En 2023, 8 % des exportations mondiales de gaz naturel liquéfié (GNL) ont été livrées via le canal de Suez et 2,5 % via le canal de Panama. La perturbation de ces « points de passage » affecte l’équivalent de juste un peu plus de 10 % du commerce mondial de GNL, mais n’empêche pas la navigation entre les bassins Atlantique et Pacifique.

En 2023, les exportations mondiales brutes totales de GNL se sont élevées à 412,3 millions de tonnes (mt). Sur ce volume, 32,4 mt ont été livrées via le canal de Suez, 10,3 mt via le canal de Panama, 2,3 mt via la route maritime du Nord, et 367,3 mt via d’« autres routes ».

Étant donné la réduction continue du transport de GNL via le canal de Panama, le fait que le transport de GNL via ces deux canaux ait représenté un peu plus de 10 % du transport mondial de GNL en 2023 signifie que la perturbation de ces flux est potentiellement significative pour le marché mondial du GNL, mais pas critique.

De fait, dans la seconde moitié de 2023, les sécheresses ont entraîné une baisse des niveaux d’eau et une réduction conséquente du transport de GNL via le canal de Panama, avec une diminution de plus de moitié des transits mensuels de navires entre août 2023 et janvier 2024.

Cela a principalement affecté les expéditions de GNL des États-Unis vers l’Asie, dont un nombre considérable a été rerouté via le canal de Suez. Puis, le 19 novembre 2023, les houthis au Yémen ont commencé à attaquer les navires passant par la mer Rouge.

En réponse, les États-Unis et le Royaume-Uni ont commencé des frappes aériennes contre les rebelles le 12 janvier 2024. Depuis cette date, aucun méthanier chargé n’a traversé la mer Rouge. Au 26 février 2024, il n’y a aucun tanker de GNL opérant dans la région, que ce soit au canal de Suez (l’entrée nord de la mer Rouge) ou au sud, au Bab el-Mandeb et au golfe d’Aden.

L’effet pratique de la réduction du transport de GNL via Panama et de la cessation du transport via la mer Rouge est que le déplacement des cargaisons de GNL entre les bassins Atlantique et Pacifique nécessite un long voyage autour du cap de Bonne-Espérance (Afrique du Sud) ou du cap Horn (Chili).

En février 2024, avec un transit via le Bab el-Mandeb inférieur de 35-40 navires par jour par rapport à la normale, un transit via le canal de Suez inférieur de 30 navires par jour par rapport à la normale, et un transit autour du cap de Bonne-Espérance supérieur de 30-50 navires par jour par rapport à la normale, la situation suggère que la plupart des navires détournés de la route de la mer Rouge sont reroutés via le cap de Bonne-Espérance, bien que certaines cargaisons soient détournées vers d’autres marchés. Cela est très probable pour les marchandises fongibles, telles que le GNL.

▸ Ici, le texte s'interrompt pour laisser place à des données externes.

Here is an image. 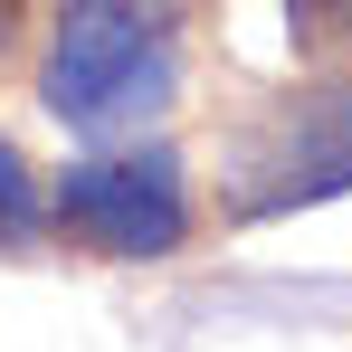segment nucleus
Segmentation results:
<instances>
[{
    "label": "nucleus",
    "mask_w": 352,
    "mask_h": 352,
    "mask_svg": "<svg viewBox=\"0 0 352 352\" xmlns=\"http://www.w3.org/2000/svg\"><path fill=\"white\" fill-rule=\"evenodd\" d=\"M286 38L305 58H343L352 48V0H286Z\"/></svg>",
    "instance_id": "4"
},
{
    "label": "nucleus",
    "mask_w": 352,
    "mask_h": 352,
    "mask_svg": "<svg viewBox=\"0 0 352 352\" xmlns=\"http://www.w3.org/2000/svg\"><path fill=\"white\" fill-rule=\"evenodd\" d=\"M29 229H38V190H29V162L0 143V248H19Z\"/></svg>",
    "instance_id": "5"
},
{
    "label": "nucleus",
    "mask_w": 352,
    "mask_h": 352,
    "mask_svg": "<svg viewBox=\"0 0 352 352\" xmlns=\"http://www.w3.org/2000/svg\"><path fill=\"white\" fill-rule=\"evenodd\" d=\"M19 19H29V0H0V48L19 38Z\"/></svg>",
    "instance_id": "6"
},
{
    "label": "nucleus",
    "mask_w": 352,
    "mask_h": 352,
    "mask_svg": "<svg viewBox=\"0 0 352 352\" xmlns=\"http://www.w3.org/2000/svg\"><path fill=\"white\" fill-rule=\"evenodd\" d=\"M352 190V86H314L267 105V124L238 143L229 210L238 219H276V210H314Z\"/></svg>",
    "instance_id": "2"
},
{
    "label": "nucleus",
    "mask_w": 352,
    "mask_h": 352,
    "mask_svg": "<svg viewBox=\"0 0 352 352\" xmlns=\"http://www.w3.org/2000/svg\"><path fill=\"white\" fill-rule=\"evenodd\" d=\"M172 0H67L38 96L76 133H124V124L172 105Z\"/></svg>",
    "instance_id": "1"
},
{
    "label": "nucleus",
    "mask_w": 352,
    "mask_h": 352,
    "mask_svg": "<svg viewBox=\"0 0 352 352\" xmlns=\"http://www.w3.org/2000/svg\"><path fill=\"white\" fill-rule=\"evenodd\" d=\"M58 238L86 257H172L190 238V190L172 153H115L58 172Z\"/></svg>",
    "instance_id": "3"
},
{
    "label": "nucleus",
    "mask_w": 352,
    "mask_h": 352,
    "mask_svg": "<svg viewBox=\"0 0 352 352\" xmlns=\"http://www.w3.org/2000/svg\"><path fill=\"white\" fill-rule=\"evenodd\" d=\"M172 10H181V0H172Z\"/></svg>",
    "instance_id": "7"
}]
</instances>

Cela augmente les coûts de transport (en termes de location de navires et de coûts de carburant) et réduit l’efficacité de la flotte de méthaniers (chaque livraison nécessitant un temps de trajet aller-retour plus long). Le coût supplémentaire, en temps et en argent, du déplacement des cargaisons entre les bassins Atlantique et Pacifique via le cap de Bonne-Espérance ou le cap Horn représente une « prime de transport inter-bassins ».

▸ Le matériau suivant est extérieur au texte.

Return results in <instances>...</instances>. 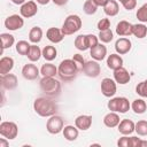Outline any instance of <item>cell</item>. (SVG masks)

Les données de la plateforme Kpler LNG enregistrent les escales des méthaniers, et le nombre d’escales au canal de Suez sert de proxy pour le nombre de méthaniers passant par la mer Rouge. Selon Kpler, le nombre de méthaniers chargés ayant fait escale au canal de Suez (voyageant du nord au sud ou du sud au nord) est passé de 519 en 2021 à 465 en 2022 et 434 en 2023. Sur ces trois années combinées, la moyenne était de 39 par mois, allant d’un maximum de 63 (janvier 2021) à un minimum de 25 (février 2022). En 2023, les moyennes mensuelles variaient de 29 à 41, avec une moyenne de 36 sur l’ensemble de l’année.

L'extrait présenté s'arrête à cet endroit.